● **Exercise**
In the foster dog naming thread below, why does the first poster think the boss wants a "red" name for the new foster?

-- START Text passage --

# Name the Foster Dog Contest



## agilegsds (Dec 31, 2003)

My boss is having a contest to name the newest foster at work. He's a red Aussie, so I think she's looking for something 'red'. His current name is Bo and here's what she had to say:

_Bo just doesnt do this little lover boy justice! I cant think of WHAT to call him but I'll know it when I hear it!!!!

Some early contenders are:
Mars the little red planet
Garnet the red jewel
Tesoro (means treasure)_

Here he is:










Let's hear those ideas!


----------



## AniasGSDs (Oct 18, 2004)

He looks like a teddy bear!


----------



## BowWowMeow (May 7, 2007)

Rojo! (Spanish)

Rouge! (French)

Rosso! (Italian)


----------



## littledmc17 (Apr 9, 2008)

Oh I like Rojo


----------



## pupresq (Dec 2, 2005)

Rufus means red, but it's a bit common as a dog name
Bero - Basque, meaning "hot"
Iagan - Gaelic meaning little fire
Keahi - Hawaiian for flames


----------



## mychance (Oct 22, 2007)

We let my SO's 14-year old son name all the fosters (I don't especially recommend this approach). How about:

Rufus
Rusty
Roy
Rush
Russel
Bayard (means red-brown)
Fraser or Fraiser (strawberry)
Hamlin (not red-related, but I think it's a cute name, it means little home lover)


----------



## gsdlove212 (Feb 3, 2006)

Crymson (or spelled traditionally: Crimson)

Rory (Irish meaning red)

Carmine (Latin word for red)

Auburn (reddish brown)


----------



## Fodder (Oct 21, 2007)

I've always liked Brick for a red dog, but only certain dogs can pull it off...

-- END Text passage --
-- START Given data --

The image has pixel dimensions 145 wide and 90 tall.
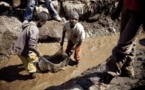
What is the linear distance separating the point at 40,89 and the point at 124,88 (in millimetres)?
2031

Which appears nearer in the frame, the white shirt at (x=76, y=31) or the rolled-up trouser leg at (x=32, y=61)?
the rolled-up trouser leg at (x=32, y=61)

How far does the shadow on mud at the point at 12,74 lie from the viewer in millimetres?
5207

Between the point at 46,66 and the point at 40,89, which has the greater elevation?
the point at 46,66

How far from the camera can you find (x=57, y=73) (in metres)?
5.37

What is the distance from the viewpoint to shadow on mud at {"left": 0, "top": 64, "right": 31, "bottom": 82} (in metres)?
5.21

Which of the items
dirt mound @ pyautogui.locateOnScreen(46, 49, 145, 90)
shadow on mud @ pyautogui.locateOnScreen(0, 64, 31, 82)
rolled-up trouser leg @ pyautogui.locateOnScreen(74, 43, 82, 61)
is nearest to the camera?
dirt mound @ pyautogui.locateOnScreen(46, 49, 145, 90)

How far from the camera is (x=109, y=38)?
7.02 meters

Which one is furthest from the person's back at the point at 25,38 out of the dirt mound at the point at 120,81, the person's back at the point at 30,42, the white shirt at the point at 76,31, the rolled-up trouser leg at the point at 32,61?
the dirt mound at the point at 120,81

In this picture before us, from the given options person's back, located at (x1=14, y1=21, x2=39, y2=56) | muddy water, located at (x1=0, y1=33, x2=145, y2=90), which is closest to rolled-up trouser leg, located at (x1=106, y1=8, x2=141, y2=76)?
person's back, located at (x1=14, y1=21, x2=39, y2=56)

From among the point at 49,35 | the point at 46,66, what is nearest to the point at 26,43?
the point at 46,66

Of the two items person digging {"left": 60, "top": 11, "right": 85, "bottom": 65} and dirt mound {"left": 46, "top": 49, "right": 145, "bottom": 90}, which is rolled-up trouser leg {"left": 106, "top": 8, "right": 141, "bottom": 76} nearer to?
dirt mound {"left": 46, "top": 49, "right": 145, "bottom": 90}

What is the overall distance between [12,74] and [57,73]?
3.46 ft

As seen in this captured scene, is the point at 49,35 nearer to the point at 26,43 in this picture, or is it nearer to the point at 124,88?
the point at 26,43

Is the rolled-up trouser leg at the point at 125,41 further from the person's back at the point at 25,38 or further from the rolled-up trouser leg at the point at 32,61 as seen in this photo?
the rolled-up trouser leg at the point at 32,61
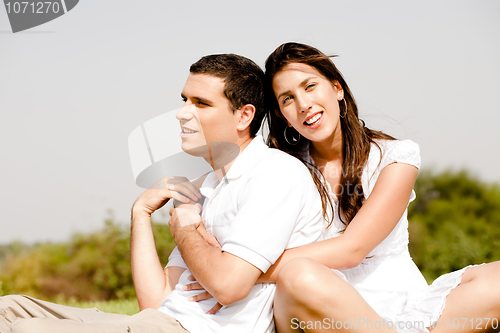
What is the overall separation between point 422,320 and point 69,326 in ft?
5.39

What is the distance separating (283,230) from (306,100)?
0.98 m

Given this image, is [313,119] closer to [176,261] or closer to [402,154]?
[402,154]

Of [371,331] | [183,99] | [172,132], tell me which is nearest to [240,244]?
[371,331]

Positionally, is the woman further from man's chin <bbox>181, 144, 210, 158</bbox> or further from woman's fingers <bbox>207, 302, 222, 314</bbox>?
man's chin <bbox>181, 144, 210, 158</bbox>

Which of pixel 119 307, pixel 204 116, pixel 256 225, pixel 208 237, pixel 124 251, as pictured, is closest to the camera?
pixel 256 225

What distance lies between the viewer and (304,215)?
7.29 ft

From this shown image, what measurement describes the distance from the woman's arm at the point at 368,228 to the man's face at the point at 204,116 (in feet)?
2.66

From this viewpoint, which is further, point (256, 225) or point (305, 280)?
point (256, 225)

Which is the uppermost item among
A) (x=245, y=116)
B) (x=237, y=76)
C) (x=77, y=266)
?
(x=237, y=76)

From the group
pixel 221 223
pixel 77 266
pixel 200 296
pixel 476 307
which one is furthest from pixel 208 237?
pixel 77 266

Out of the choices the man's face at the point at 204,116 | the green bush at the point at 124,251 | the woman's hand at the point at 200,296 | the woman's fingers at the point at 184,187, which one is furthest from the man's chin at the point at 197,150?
the green bush at the point at 124,251

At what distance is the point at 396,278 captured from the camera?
258 centimetres

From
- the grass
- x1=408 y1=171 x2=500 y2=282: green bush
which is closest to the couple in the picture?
the grass

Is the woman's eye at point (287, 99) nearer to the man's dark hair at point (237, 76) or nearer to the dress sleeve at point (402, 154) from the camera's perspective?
the man's dark hair at point (237, 76)
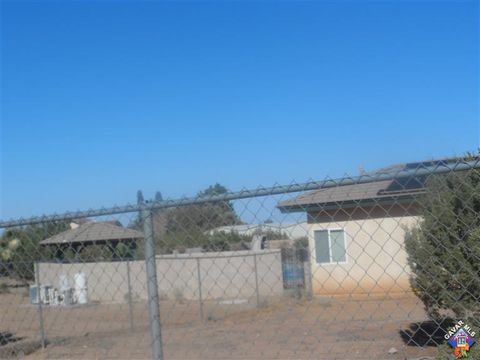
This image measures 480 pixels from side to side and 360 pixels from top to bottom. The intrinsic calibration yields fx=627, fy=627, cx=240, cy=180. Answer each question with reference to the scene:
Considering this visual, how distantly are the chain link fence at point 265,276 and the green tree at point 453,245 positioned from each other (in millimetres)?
28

-- END Given data --

● **Solution for this exercise**
The first poster thinks this because the new foster is a red Aussie.